■ Items from a dataset
━━━━━━━━━━

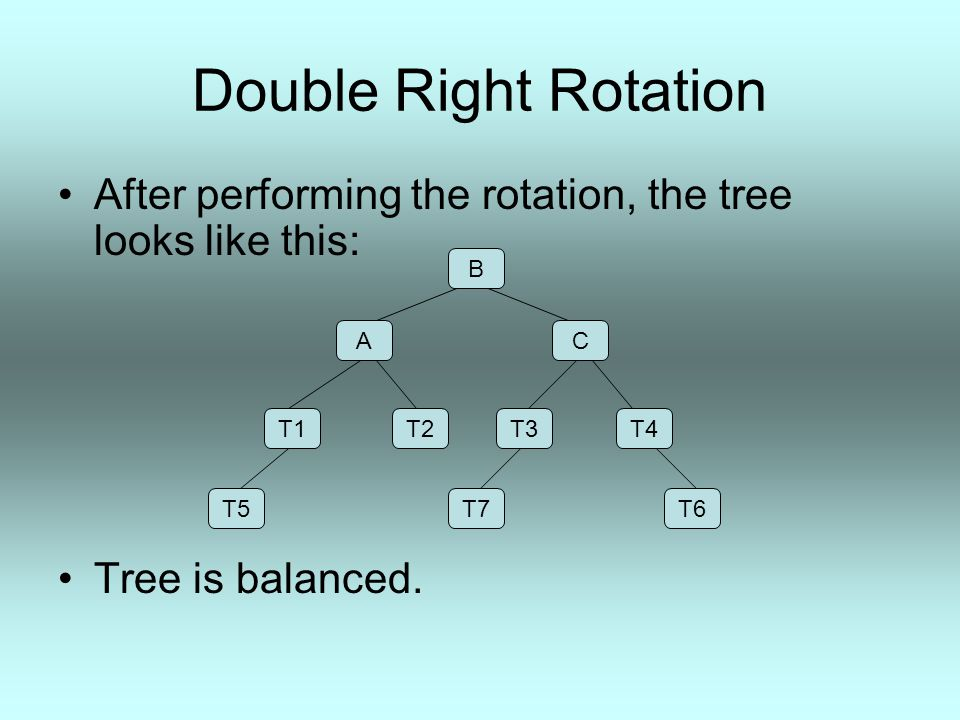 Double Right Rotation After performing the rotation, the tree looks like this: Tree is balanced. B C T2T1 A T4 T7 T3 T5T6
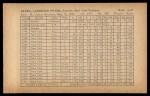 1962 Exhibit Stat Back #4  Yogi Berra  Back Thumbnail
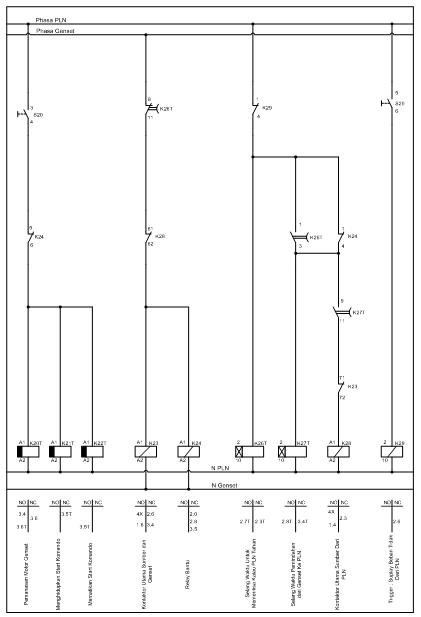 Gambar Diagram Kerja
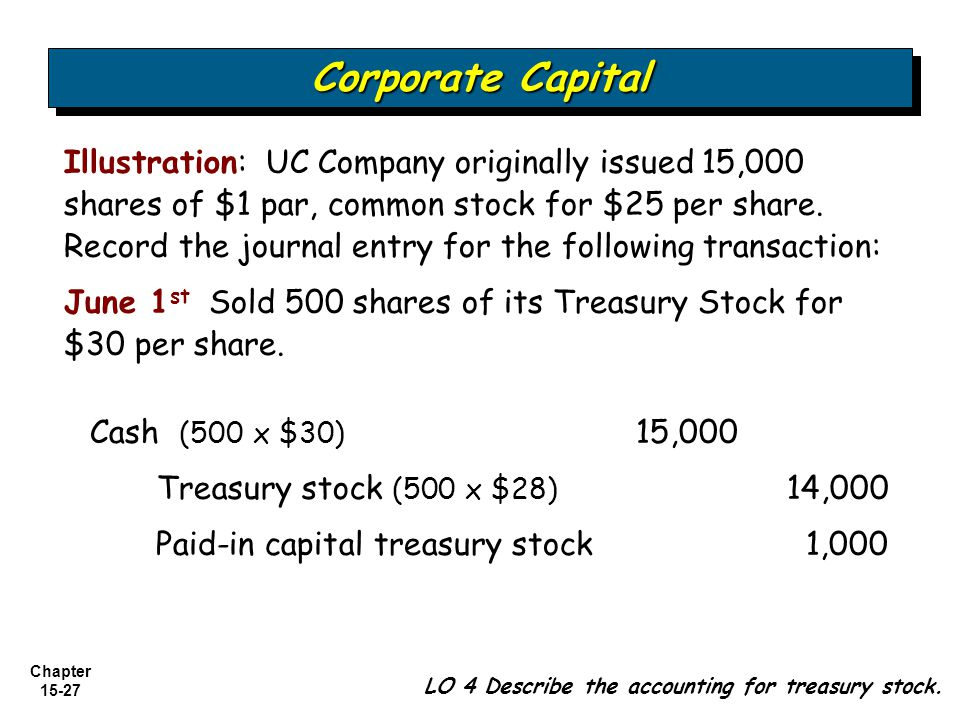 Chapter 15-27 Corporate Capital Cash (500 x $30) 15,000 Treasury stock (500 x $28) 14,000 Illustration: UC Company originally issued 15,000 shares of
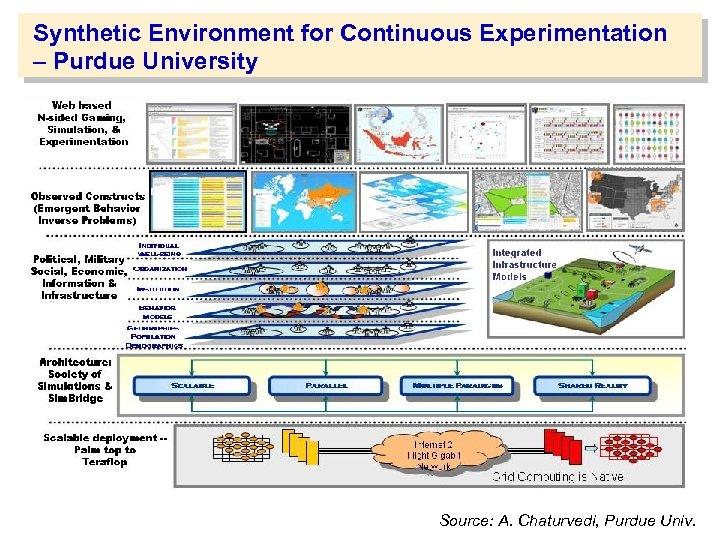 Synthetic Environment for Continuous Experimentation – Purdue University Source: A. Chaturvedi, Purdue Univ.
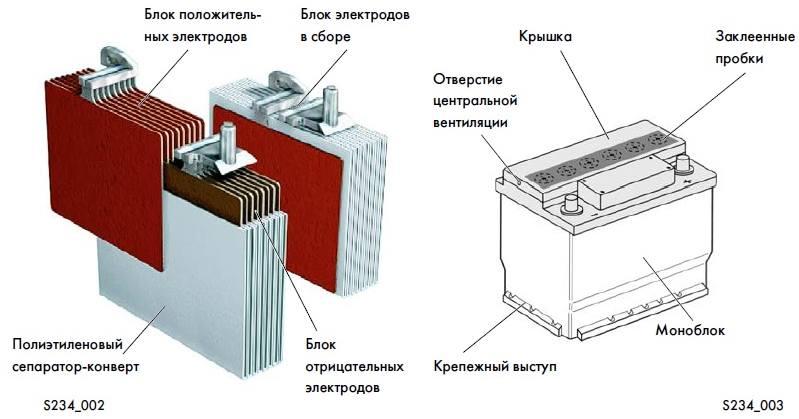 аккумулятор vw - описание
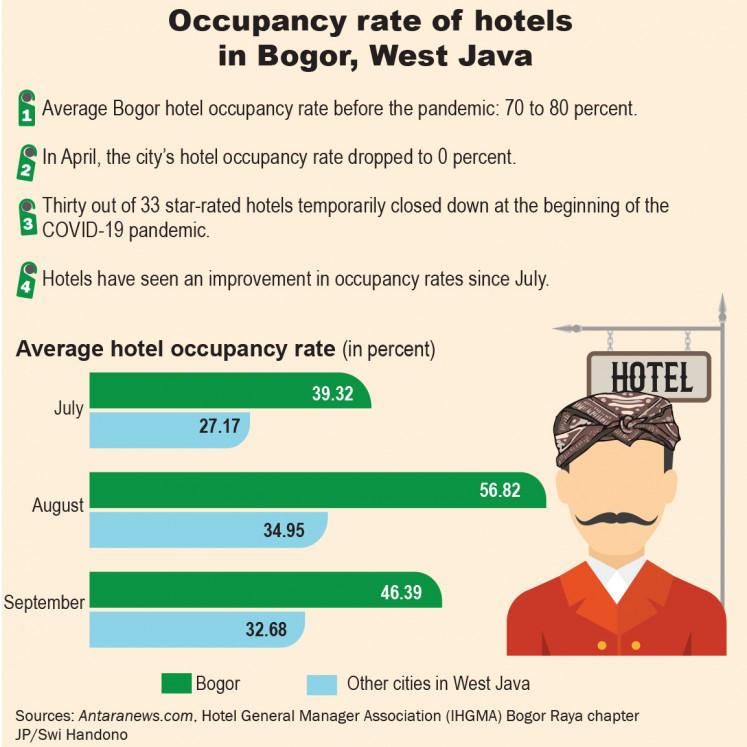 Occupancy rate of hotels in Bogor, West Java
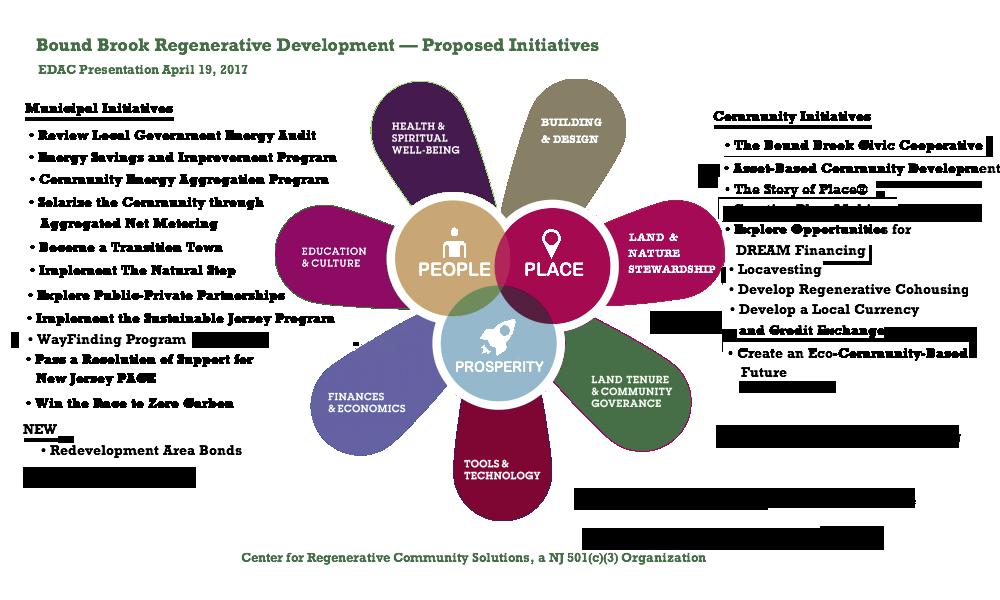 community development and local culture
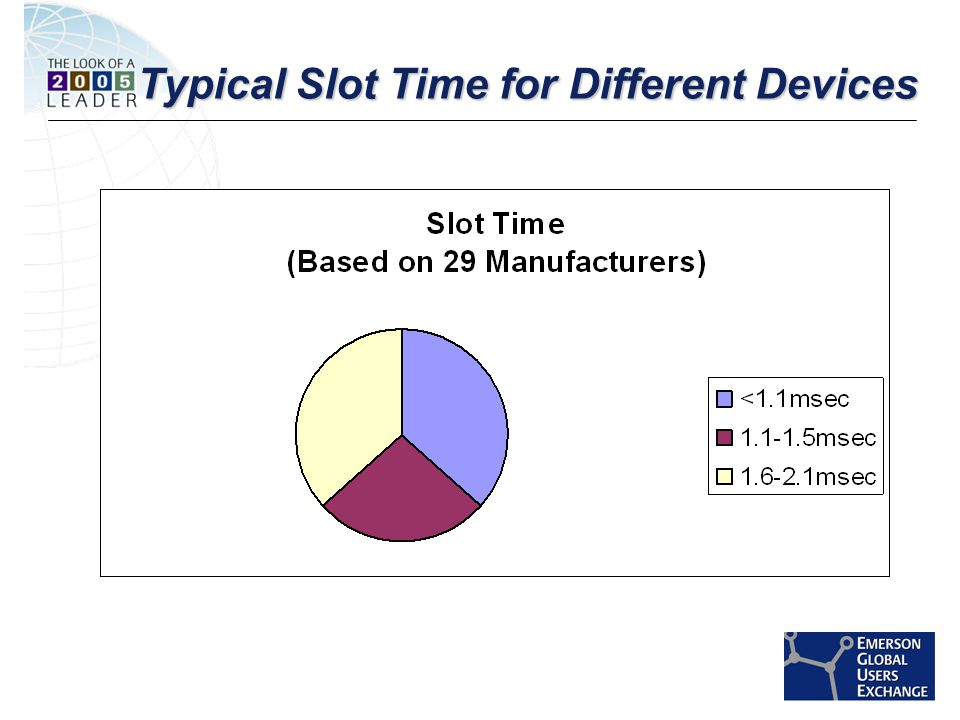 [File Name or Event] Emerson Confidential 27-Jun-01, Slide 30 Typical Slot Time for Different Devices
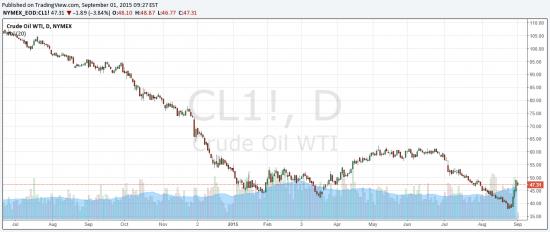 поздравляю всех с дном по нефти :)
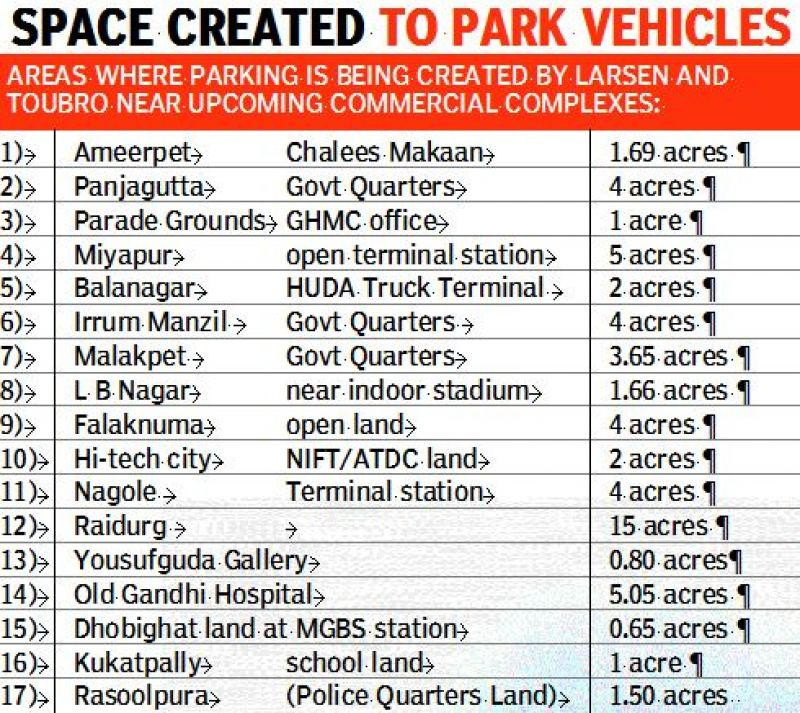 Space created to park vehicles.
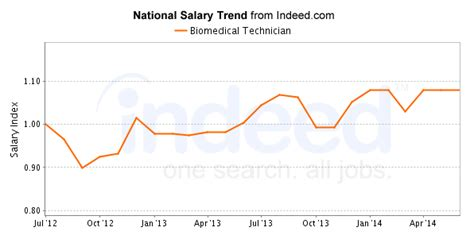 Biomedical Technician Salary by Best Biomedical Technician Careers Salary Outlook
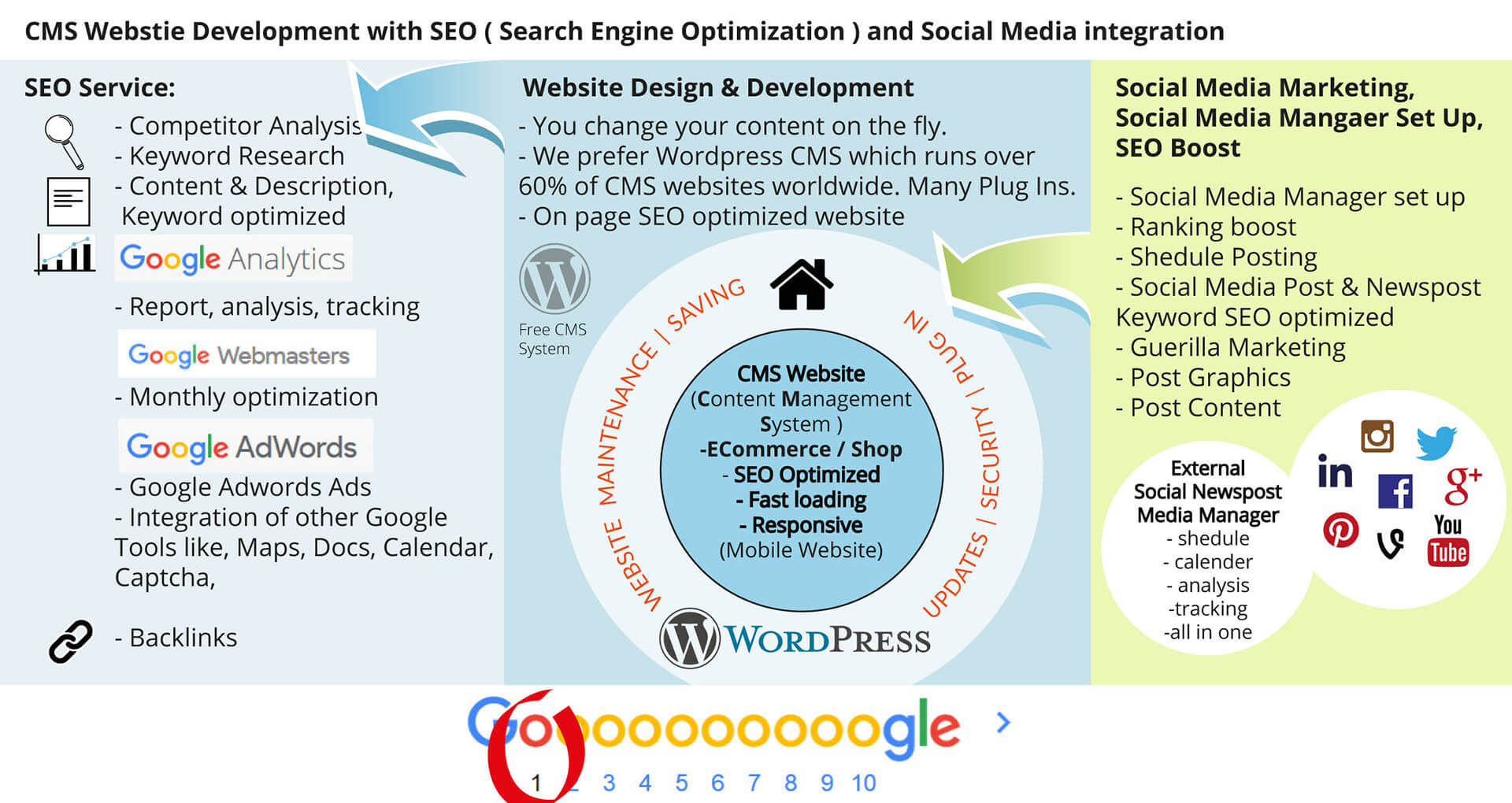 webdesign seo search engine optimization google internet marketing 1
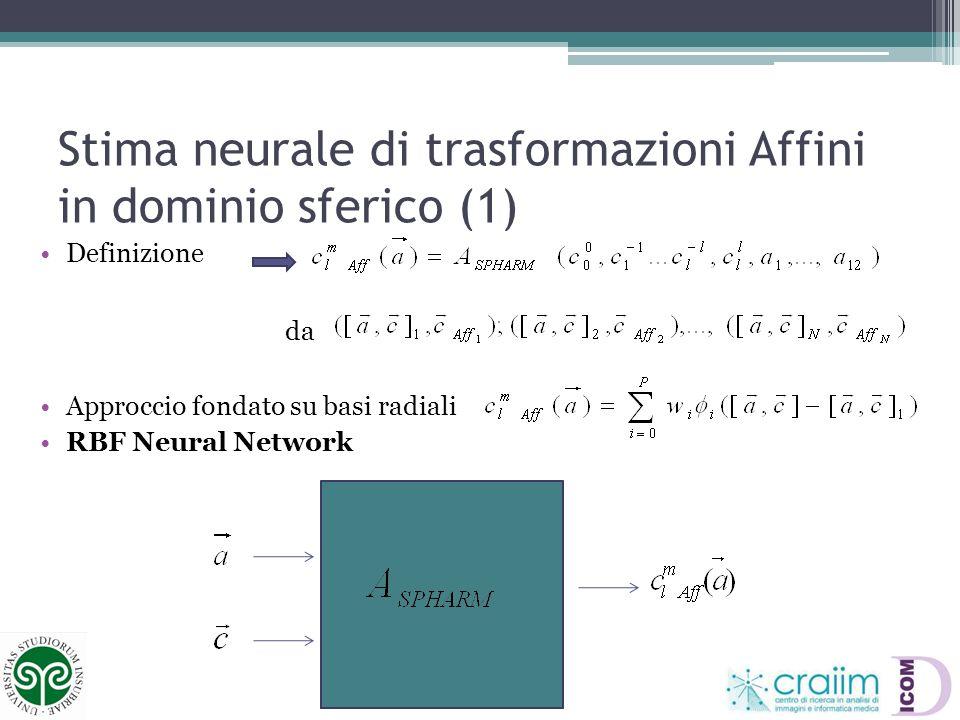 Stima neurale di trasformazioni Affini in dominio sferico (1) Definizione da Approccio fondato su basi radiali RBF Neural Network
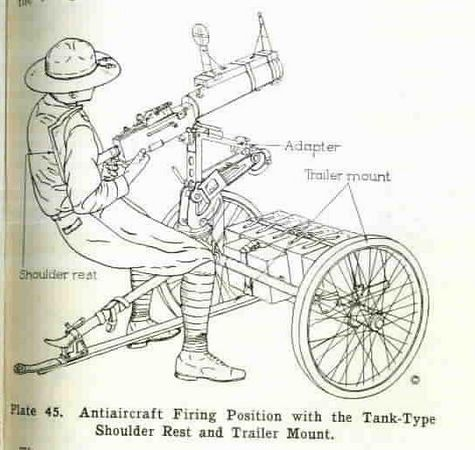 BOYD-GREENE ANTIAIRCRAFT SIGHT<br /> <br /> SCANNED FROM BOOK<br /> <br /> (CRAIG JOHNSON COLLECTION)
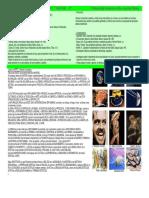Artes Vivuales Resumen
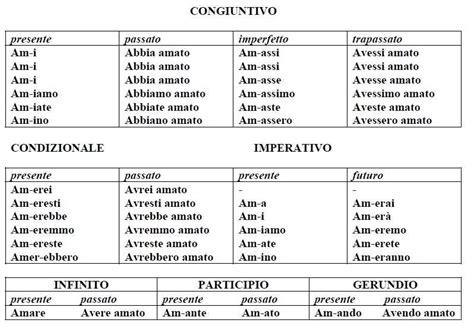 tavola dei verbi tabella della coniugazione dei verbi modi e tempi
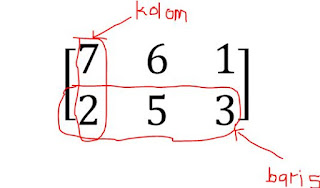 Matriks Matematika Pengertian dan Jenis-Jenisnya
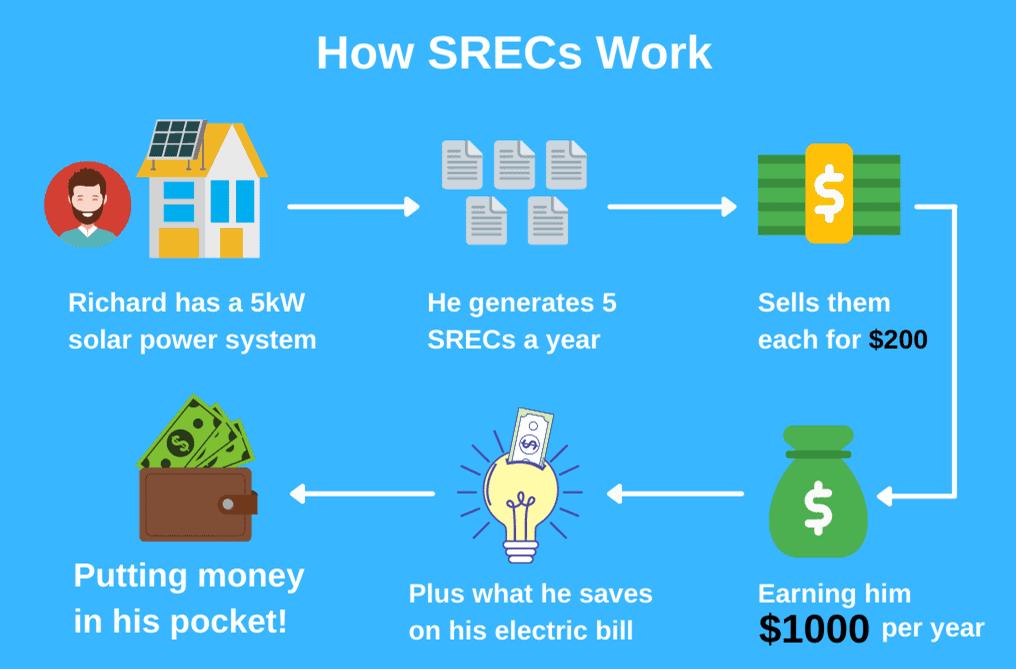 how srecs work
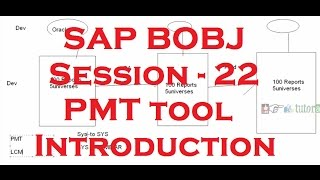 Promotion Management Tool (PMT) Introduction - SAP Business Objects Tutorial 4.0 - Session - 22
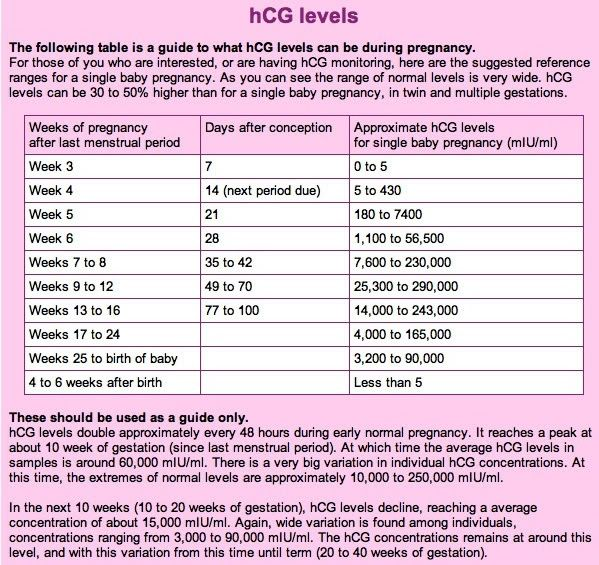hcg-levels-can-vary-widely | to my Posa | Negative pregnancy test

━━━━━━━━━━

■ Work task
Pictures are to be omitted; set down the rest of the entries exactly as given.

■ Solution for this exercise
 Double Right Rotation After performing the rotation, the tree looks like this: Tree is balanced. B C T2T1 A T4 T7 T3 T5T6
 1962 Exhibit Stat Back #4  Yogi Berra  Back Thumbnail
 Gambar Diagram Kerja
 Chapter 15-27 Corporate Capital Cash (500 x $30) 15,000 Treasury stock (500 x $28) 14,000 Illustration: UC Company originally issued 15,000 shares of
 Synthetic Environment for Continuous Experimentation – Purdue University Source: A. Chaturvedi, Purdue Univ.
 аккумулятор vw - описание
 Occupancy rate of hotels in Bogor, West Java
 community development and local culture
 [File Name or Event] Emerson Confidential 27-Jun-01, Slide 30 Typical Slot Time for Different Devices
 поздравляю всех с дном по нефти :)
 Space created to park vehicles.
 Biomedical Technician Salary by Best Biomedical Technician Careers Salary Outlook
 webdesign seo search engine optimization google internet marketing 1
 Stima neurale di trasformazioni Affini in dominio sferico (1) Definizione da Approccio fondato su basi radiali RBF Neural Network
 BOYD-GREENE ANTIAIRCRAFT SIGHT<br /> <br /> SCANNED FROM BOOK<br /> <br /> (CRAIG JOHNSON COLLECTION)
Artes Vivuales Resumen
 tavola dei verbi tabella della coniugazione dei verbi modi e tempi
 Matriks Matematika Pengertian dan Jenis-Jenisnya
 how srecs work
 Promotion Management Tool (PMT) Introduction - SAP Business Objects Tutorial 4.0 - Session - 22
hcg-levels-can-vary-widely | to my Posa | Negative pregnancy test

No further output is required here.